James  Eagan Holmes, l'auteur de la tuerie d'Aurora, en banlieue de Denver  dans le Colorado, devant la justice pour une  première comparution, le lundi 23 juillet 2012
James Eagan Holmes, l'auteur de la tuerie d'Aurora, en banlieue de Denver dans le Colorado, devant la justice pour une première comparution, le lundi 23 juillet 2012 - RJ Sangosti/AP/SIPA

Bérénice Dubuc

Est-il vraiment fou ou est-il simplement prêt à tout pour éviter la prison? James Holmes, l’auteur présumé de la fusillade d’Aurora, dans le Colorado, a comparu lundi devant la justice américaine. Et cette première apparition publique a soulevé beaucoup d’interrogations.
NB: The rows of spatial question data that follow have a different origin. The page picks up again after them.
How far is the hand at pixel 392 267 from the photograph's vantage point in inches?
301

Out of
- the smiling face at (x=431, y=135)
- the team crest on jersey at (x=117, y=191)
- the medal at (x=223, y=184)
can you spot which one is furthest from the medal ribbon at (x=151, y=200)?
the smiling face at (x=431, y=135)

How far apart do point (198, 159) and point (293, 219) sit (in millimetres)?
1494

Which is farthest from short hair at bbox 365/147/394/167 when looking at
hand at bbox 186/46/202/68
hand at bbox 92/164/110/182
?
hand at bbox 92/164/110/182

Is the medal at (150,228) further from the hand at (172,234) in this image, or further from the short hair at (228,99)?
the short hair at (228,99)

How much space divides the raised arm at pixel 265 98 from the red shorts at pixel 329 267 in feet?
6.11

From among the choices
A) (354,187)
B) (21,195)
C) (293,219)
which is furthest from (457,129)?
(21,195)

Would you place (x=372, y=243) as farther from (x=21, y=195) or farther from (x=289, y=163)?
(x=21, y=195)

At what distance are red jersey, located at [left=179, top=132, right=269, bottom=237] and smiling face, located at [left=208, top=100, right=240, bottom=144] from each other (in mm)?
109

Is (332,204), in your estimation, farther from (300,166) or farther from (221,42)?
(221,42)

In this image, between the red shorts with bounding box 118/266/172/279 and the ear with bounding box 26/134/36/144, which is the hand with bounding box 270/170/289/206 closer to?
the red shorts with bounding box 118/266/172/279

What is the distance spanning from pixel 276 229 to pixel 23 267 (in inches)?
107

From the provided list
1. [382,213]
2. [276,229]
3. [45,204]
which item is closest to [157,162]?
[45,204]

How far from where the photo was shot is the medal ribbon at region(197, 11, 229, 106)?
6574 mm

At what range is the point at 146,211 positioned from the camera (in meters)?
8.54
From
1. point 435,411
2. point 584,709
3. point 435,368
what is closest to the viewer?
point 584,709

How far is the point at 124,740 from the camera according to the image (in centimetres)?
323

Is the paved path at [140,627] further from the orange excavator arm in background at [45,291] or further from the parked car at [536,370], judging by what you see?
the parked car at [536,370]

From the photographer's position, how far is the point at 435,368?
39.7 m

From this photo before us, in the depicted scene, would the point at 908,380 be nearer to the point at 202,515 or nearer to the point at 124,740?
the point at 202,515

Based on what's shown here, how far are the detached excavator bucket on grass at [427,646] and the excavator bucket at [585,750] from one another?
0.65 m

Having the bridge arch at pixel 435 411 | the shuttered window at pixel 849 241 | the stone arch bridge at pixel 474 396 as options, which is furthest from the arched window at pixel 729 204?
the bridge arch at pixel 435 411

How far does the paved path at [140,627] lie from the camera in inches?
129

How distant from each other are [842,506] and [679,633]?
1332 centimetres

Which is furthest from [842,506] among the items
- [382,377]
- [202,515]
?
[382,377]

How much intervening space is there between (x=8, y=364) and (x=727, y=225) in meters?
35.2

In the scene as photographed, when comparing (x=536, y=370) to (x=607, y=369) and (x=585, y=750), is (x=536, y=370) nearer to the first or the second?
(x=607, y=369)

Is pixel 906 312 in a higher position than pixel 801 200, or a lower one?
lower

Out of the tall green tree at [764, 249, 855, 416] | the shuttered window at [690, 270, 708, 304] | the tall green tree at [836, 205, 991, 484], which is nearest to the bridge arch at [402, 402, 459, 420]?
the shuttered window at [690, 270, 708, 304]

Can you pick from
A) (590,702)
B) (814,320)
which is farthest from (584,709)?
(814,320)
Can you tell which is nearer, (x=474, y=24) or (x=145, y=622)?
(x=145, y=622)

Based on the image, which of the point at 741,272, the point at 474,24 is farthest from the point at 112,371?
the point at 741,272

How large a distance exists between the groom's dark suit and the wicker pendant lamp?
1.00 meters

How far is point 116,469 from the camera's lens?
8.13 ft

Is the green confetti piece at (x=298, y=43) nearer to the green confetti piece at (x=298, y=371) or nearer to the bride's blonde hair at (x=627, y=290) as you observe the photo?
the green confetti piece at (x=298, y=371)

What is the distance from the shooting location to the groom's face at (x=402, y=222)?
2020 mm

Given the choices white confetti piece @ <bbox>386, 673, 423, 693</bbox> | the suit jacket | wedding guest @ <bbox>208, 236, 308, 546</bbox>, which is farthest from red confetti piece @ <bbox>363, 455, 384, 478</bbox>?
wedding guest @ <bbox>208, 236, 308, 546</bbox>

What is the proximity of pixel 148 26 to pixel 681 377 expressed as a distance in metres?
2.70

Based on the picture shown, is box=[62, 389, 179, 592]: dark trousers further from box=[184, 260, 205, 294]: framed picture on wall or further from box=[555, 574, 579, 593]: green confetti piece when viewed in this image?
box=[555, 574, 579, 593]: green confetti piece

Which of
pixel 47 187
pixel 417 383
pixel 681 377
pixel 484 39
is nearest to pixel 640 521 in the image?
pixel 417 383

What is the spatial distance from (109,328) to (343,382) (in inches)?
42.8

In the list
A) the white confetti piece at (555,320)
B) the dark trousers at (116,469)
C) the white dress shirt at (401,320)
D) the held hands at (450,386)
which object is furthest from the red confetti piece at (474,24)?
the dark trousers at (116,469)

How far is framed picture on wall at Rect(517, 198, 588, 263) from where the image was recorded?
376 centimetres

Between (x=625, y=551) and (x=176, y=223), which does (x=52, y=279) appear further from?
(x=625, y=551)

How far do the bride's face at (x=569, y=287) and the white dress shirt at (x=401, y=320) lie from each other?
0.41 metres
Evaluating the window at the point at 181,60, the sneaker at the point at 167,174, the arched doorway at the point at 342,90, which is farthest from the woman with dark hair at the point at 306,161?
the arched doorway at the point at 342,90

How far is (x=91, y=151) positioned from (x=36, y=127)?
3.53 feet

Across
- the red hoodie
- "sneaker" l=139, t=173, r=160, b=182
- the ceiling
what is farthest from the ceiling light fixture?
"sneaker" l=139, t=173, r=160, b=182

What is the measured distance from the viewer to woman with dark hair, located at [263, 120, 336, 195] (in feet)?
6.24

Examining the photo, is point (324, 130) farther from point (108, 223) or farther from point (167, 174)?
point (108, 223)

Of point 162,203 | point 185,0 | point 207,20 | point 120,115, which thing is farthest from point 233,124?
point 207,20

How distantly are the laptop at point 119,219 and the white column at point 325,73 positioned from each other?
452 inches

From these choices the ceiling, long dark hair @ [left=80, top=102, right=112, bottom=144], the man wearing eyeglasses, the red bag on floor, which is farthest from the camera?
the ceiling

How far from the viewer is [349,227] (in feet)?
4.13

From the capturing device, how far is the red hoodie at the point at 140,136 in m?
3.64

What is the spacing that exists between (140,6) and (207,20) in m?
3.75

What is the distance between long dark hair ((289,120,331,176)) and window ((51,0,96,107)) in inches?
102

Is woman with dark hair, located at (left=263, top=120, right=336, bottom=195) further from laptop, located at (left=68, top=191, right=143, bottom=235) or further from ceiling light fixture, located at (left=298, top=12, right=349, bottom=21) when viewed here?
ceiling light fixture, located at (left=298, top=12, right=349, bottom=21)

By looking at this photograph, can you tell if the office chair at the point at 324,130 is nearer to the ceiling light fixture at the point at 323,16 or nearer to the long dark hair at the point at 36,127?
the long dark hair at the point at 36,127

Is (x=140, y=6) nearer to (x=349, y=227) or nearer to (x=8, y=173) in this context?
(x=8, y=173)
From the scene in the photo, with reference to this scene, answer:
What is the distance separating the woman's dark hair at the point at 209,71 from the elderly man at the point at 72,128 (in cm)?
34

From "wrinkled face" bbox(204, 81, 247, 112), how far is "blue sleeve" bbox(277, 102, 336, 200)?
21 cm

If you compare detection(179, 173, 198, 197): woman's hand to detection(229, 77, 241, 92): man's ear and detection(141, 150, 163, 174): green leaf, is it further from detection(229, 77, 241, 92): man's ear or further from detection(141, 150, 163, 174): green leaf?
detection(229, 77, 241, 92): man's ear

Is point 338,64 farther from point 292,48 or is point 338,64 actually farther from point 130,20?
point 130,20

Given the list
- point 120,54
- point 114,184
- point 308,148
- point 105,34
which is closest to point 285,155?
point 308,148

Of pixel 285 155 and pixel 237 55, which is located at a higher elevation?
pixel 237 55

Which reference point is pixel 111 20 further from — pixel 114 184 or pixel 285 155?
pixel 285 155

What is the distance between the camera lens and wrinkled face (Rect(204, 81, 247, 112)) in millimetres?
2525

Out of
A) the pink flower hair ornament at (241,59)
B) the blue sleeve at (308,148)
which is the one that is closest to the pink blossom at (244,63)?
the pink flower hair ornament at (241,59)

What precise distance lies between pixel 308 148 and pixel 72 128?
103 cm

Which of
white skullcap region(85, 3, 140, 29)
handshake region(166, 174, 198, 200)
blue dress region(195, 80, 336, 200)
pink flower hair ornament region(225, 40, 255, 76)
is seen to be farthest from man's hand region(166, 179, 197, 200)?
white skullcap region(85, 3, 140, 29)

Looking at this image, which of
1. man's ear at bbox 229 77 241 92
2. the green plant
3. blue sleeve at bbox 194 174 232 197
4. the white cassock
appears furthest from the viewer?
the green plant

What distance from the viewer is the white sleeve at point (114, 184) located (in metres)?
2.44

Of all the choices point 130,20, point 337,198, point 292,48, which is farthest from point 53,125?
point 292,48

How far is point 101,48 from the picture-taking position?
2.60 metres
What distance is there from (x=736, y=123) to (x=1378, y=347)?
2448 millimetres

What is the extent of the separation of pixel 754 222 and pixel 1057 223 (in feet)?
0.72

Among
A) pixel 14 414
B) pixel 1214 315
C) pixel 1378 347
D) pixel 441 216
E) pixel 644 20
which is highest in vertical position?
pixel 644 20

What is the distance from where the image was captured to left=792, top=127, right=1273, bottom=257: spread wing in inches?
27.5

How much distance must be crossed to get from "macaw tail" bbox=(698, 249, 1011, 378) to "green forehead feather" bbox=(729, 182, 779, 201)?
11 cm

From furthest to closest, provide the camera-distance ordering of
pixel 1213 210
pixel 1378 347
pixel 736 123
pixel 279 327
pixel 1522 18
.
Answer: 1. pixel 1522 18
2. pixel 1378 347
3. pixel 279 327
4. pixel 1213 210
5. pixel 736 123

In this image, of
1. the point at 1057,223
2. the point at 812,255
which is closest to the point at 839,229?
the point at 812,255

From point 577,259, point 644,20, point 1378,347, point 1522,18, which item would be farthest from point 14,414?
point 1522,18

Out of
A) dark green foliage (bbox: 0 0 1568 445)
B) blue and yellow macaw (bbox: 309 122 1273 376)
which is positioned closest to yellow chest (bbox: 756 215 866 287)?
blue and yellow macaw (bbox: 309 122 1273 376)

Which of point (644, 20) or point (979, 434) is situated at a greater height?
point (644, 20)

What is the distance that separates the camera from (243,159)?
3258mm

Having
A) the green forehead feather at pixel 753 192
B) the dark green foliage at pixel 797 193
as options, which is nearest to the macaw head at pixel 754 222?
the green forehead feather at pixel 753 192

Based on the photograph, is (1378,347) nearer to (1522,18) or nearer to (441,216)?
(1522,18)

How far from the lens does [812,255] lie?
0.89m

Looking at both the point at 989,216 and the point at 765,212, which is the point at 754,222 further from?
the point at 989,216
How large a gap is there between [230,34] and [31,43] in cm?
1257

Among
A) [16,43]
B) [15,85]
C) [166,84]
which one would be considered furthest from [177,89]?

A la vue d’un James Eagan Holmes aux cheveux teints en orange, mutique, qui remuait doucement la tête en tous sens, écarquillant parfois les yeux d'un air ébahi, et qui ne semblait pas comprendre un mot de ce qui se disait pendant l’audience, les observateurs se sont inévitablement posé la question de son état mental: était-il sous l’effet de médicaments, simulait-il la folie pour échapper à la peine de mort, toujours en vigueur dans l’Etat, ou est-il tout simplement bel et bien fou?

«Il essaie de jouer le fou»

Accusé d'avoir tué 12 personnes et d'en avoir blessé 58 vendredi dans une salle bondée d’un cinéma d'Aurora, dans la banlieue de Denver, lors d'une première à minuit de The Dark Knight Rises, dernier volet de la trilogie Batman de Christopher Nolan, le jeune homme de 24 ans n’a rien expliqué de ses motivations aux enquêteurs. Tout juste aurait-il déclaré lors de son arrestation qu'il était le «Joker», le «méchant» de Batman. Selon des sources policières citées par CNN et le Los Angeles Times, un masque de Batman et un poster figurent parmi les effets personnels découverts dans son appartement.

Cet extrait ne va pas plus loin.